MXVintage pikt de draad van 2015 weer op en trekt in de komende tijd aan de mouw van heel wat ex-gp piloten. We stellen telkens exact dezelfde vragen over het verleden, het heden en de toekomst van onze geliefde sport. Deze keer hoeven we maar de taalgrens over te steken en stelden onze beroemde vragen aan een grote meneer uit de motorcrosswereld.

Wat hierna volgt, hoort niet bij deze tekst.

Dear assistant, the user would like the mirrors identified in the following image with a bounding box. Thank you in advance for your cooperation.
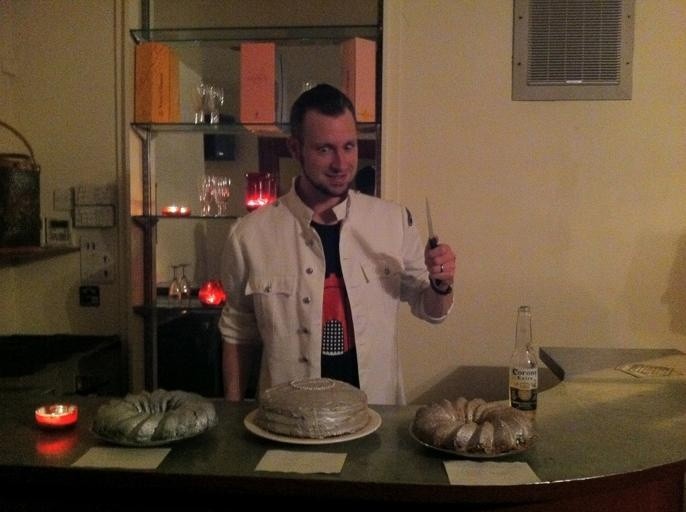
[149,2,379,311]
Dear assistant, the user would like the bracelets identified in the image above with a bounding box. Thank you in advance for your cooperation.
[428,273,453,296]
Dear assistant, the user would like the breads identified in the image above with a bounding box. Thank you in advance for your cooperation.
[94,387,217,443]
[260,378,369,440]
[414,396,532,455]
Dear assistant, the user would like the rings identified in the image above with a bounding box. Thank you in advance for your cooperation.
[441,264,443,271]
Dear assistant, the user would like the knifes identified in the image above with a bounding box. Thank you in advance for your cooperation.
[422,197,450,286]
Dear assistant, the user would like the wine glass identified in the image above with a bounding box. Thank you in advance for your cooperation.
[198,171,232,216]
[167,262,191,303]
[188,81,224,125]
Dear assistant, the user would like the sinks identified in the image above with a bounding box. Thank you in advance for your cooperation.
[0,334,121,391]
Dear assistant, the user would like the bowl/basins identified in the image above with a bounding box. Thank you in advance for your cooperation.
[35,432,78,456]
[34,405,79,429]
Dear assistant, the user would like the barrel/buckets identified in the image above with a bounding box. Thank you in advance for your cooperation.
[1,121,42,245]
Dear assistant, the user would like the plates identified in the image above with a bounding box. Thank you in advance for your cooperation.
[243,401,381,446]
[87,422,185,448]
[407,421,519,457]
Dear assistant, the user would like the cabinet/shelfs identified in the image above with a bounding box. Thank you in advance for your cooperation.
[128,1,381,400]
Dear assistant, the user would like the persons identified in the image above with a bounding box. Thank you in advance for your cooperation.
[216,82,456,408]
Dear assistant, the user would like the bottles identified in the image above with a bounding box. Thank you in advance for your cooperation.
[509,304,540,421]
[197,278,222,308]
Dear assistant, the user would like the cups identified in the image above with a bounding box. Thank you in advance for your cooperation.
[301,80,319,95]
[245,172,277,213]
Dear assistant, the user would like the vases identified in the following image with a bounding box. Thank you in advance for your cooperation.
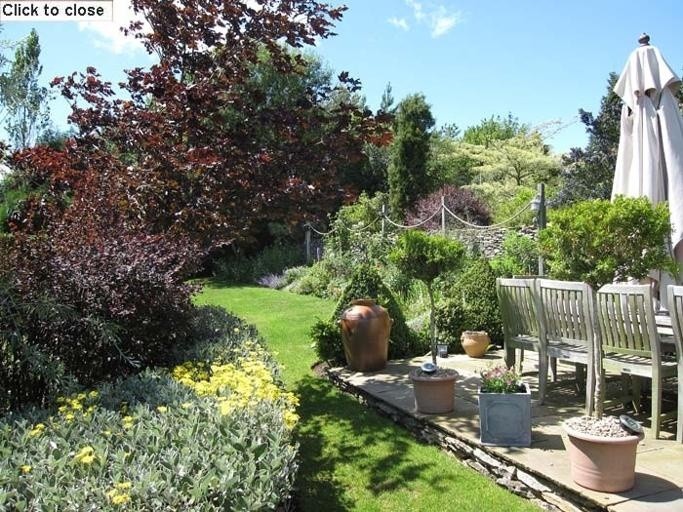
[478,381,532,449]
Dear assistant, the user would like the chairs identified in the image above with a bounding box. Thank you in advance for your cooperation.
[494,271,682,440]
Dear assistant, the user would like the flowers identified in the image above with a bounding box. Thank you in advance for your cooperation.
[475,360,524,393]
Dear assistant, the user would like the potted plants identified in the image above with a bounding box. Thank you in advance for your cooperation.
[324,216,394,370]
[535,196,682,491]
[434,244,509,358]
[387,226,468,416]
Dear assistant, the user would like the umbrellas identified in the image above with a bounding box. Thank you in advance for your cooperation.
[609,32,683,314]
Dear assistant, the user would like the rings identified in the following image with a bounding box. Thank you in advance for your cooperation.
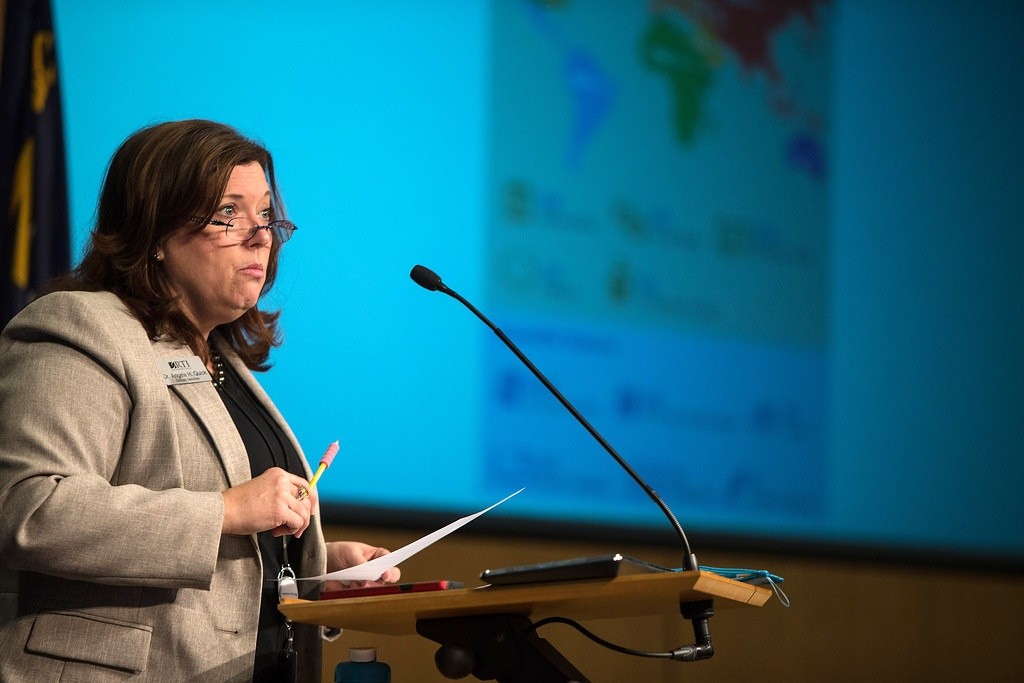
[294,485,309,502]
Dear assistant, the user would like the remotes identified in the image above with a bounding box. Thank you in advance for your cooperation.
[479,554,623,585]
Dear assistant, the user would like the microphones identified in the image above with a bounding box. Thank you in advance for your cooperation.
[409,264,697,571]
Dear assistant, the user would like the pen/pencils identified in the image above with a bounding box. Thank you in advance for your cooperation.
[308,439,342,491]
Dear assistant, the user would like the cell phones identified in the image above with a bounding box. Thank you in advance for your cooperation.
[319,581,464,601]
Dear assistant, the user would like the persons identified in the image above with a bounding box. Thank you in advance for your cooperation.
[0,121,400,683]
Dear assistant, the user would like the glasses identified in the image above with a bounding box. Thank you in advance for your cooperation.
[187,214,298,249]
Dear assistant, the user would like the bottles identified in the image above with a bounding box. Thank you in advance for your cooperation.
[335,647,391,683]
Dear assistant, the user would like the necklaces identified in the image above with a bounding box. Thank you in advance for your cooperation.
[209,345,225,390]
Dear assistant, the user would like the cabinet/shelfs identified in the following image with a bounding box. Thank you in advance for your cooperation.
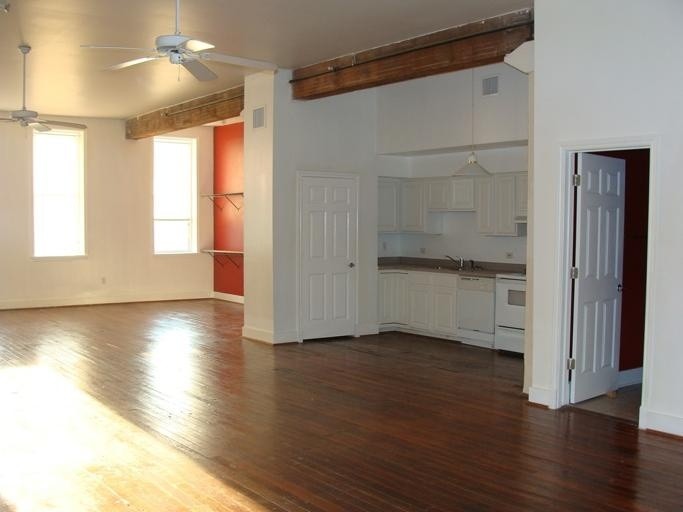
[199,193,243,269]
[475,174,521,238]
[378,175,398,234]
[378,270,459,342]
[513,172,528,224]
[398,176,443,235]
[426,176,475,212]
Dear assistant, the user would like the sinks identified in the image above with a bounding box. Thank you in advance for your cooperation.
[439,264,459,272]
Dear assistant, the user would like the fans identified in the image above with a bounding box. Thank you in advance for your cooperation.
[0,45,87,133]
[78,0,279,82]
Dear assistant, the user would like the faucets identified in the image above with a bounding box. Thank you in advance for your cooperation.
[469,259,475,272]
[445,254,465,271]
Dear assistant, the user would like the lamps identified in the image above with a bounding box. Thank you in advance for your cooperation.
[466,66,478,164]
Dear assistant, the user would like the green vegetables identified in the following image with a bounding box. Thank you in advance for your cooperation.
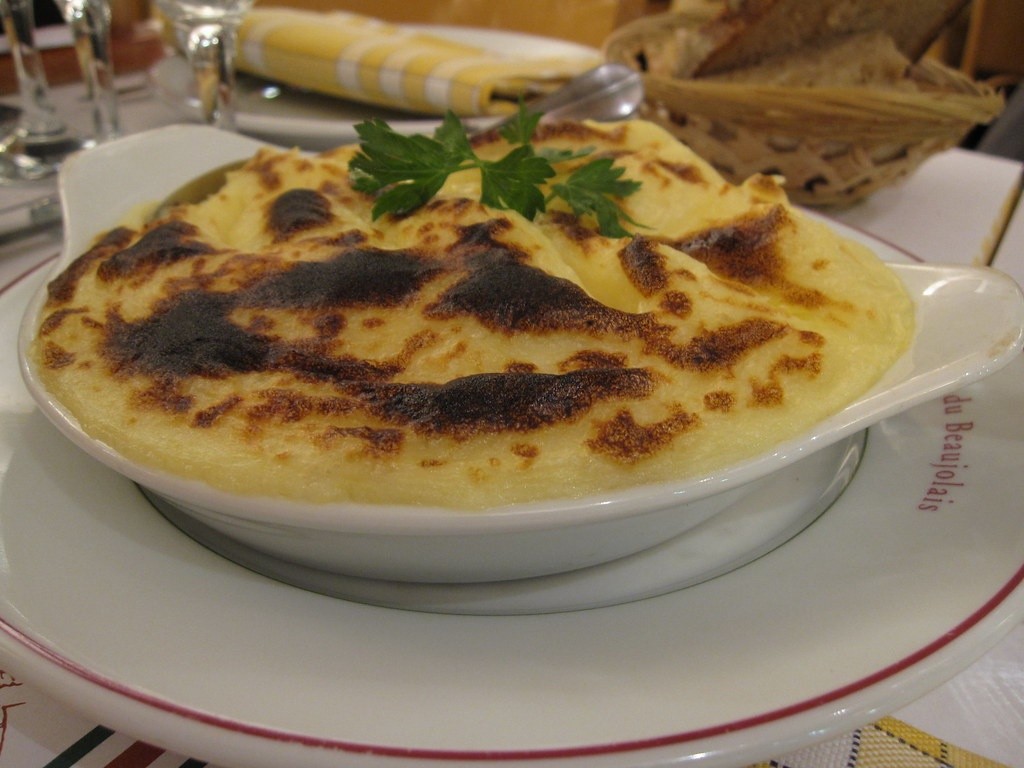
[344,97,654,243]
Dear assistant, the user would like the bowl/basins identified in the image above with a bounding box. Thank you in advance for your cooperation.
[16,123,1024,582]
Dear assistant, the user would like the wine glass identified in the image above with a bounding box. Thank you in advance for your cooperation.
[156,0,255,131]
[54,0,124,143]
[0,0,97,170]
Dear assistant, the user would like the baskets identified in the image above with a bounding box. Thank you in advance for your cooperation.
[604,13,1004,211]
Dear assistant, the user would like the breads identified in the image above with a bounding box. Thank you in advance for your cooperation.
[654,0,971,94]
[23,111,915,511]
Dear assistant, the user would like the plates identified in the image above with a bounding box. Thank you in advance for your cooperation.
[149,24,611,148]
[0,203,1024,768]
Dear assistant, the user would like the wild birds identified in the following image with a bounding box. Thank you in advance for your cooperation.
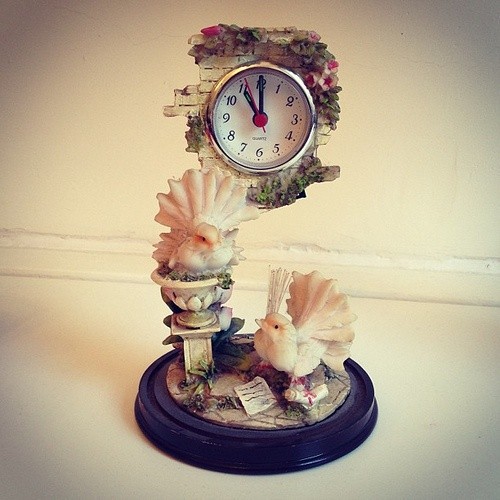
[255,270,358,381]
[151,165,261,271]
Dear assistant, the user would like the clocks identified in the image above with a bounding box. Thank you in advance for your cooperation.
[205,59,317,175]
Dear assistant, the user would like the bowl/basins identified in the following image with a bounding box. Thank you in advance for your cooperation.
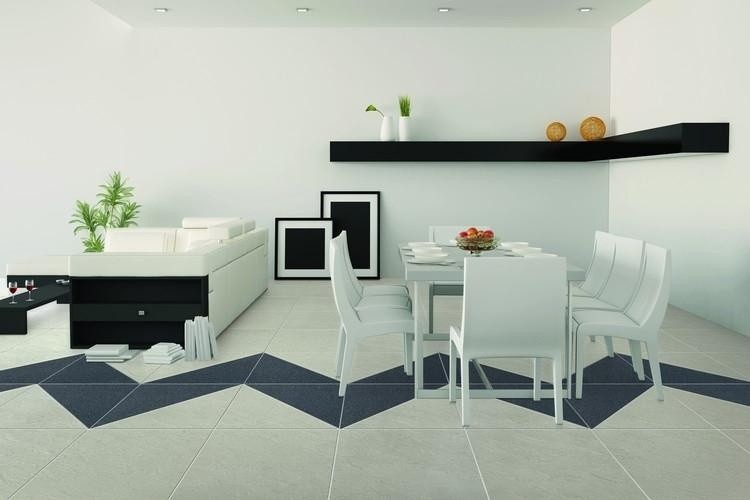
[411,246,443,254]
[414,252,449,263]
[512,247,542,256]
[500,240,529,249]
[407,241,435,250]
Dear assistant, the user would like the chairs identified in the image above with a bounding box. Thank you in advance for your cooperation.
[566,229,619,343]
[574,242,672,402]
[341,229,409,297]
[428,225,487,240]
[449,255,568,429]
[338,234,412,372]
[568,238,646,387]
[329,239,414,398]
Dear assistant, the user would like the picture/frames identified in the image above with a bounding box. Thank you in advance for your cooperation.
[274,217,334,281]
[321,190,380,281]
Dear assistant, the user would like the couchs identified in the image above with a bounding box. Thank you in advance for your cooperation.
[70,218,268,349]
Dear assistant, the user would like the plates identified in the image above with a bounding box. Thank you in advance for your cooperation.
[404,251,415,257]
[496,245,508,250]
[405,257,457,266]
[503,250,518,256]
[401,246,412,251]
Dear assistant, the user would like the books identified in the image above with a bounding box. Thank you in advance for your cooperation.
[142,315,219,364]
[84,343,135,363]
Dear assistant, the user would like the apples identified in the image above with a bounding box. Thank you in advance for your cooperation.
[467,233,477,238]
[467,228,477,235]
[459,231,468,238]
[478,231,484,238]
[483,231,494,238]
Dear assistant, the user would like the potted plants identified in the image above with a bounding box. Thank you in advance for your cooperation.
[365,105,393,141]
[397,94,412,141]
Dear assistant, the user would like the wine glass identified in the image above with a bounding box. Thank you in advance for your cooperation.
[8,281,19,305]
[24,278,35,302]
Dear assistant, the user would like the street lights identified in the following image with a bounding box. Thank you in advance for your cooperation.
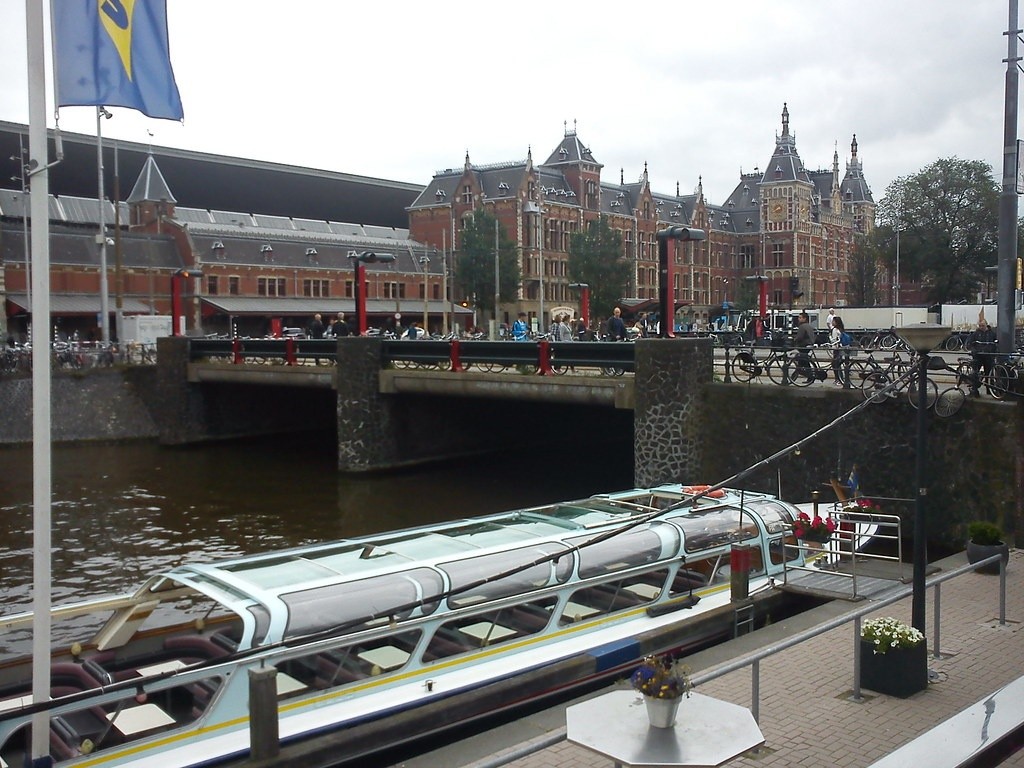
[346,250,395,336]
[655,225,705,337]
[170,267,204,336]
[747,276,768,318]
[569,282,588,328]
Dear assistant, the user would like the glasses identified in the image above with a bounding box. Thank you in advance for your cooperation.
[798,316,805,319]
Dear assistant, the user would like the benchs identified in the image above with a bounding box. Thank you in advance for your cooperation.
[39,523,785,759]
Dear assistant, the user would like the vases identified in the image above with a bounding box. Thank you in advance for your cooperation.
[636,691,683,730]
[861,639,930,701]
[804,539,824,557]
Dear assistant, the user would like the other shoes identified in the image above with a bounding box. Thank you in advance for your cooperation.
[802,381,814,383]
[572,370,579,374]
[556,369,563,373]
[833,380,842,385]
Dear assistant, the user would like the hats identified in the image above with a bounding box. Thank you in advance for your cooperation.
[518,312,529,317]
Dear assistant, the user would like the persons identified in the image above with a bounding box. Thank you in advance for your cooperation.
[828,317,843,385]
[331,312,348,337]
[640,314,649,338]
[578,318,586,331]
[511,312,529,341]
[560,315,578,373]
[552,315,562,372]
[309,314,325,365]
[793,313,813,384]
[970,319,996,397]
[827,308,836,333]
[405,322,417,340]
[327,318,335,334]
[763,313,770,330]
[607,308,626,342]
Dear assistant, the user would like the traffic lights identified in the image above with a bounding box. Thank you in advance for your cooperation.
[462,301,468,309]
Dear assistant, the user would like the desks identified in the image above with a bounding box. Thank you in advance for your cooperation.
[132,659,187,681]
[622,583,673,600]
[265,670,309,696]
[566,689,766,767]
[104,702,176,736]
[0,691,51,710]
[358,645,411,671]
[546,599,600,619]
[459,622,517,643]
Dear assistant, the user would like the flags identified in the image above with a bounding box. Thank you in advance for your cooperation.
[846,471,859,492]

De Waal was een erg verdienstelijk motorcrosser en hij reed in de jaren ’70 en ’80 op verschillende motoren. De jaren op het Italiaanse merk SWM zijn wellicht zijn bekendste. Eerder in 1973 verving hij Raymond Heeren in de Trofee der Naties in Dodington Park en reed hij samen met de andere Belgen naar de overwinning. In 1982 zette hij een ook prima prestatie neer door tweede te worden in de MXoN (Wholen, Zwitserland) samen met zijn teamgenoten Georges Jobé, André Vromans en Harry Everts. Ook in 1984 werd hij tweede met Team Belgium in Vantaa Finland. Hij deed ook verscheidene keren mee aan de ISDT Six Days. En hij won ooit de Trofee van de 9 provincies met een Luiks team samen met Patrice Thioux, Georges Jobé en Gaston Rahier.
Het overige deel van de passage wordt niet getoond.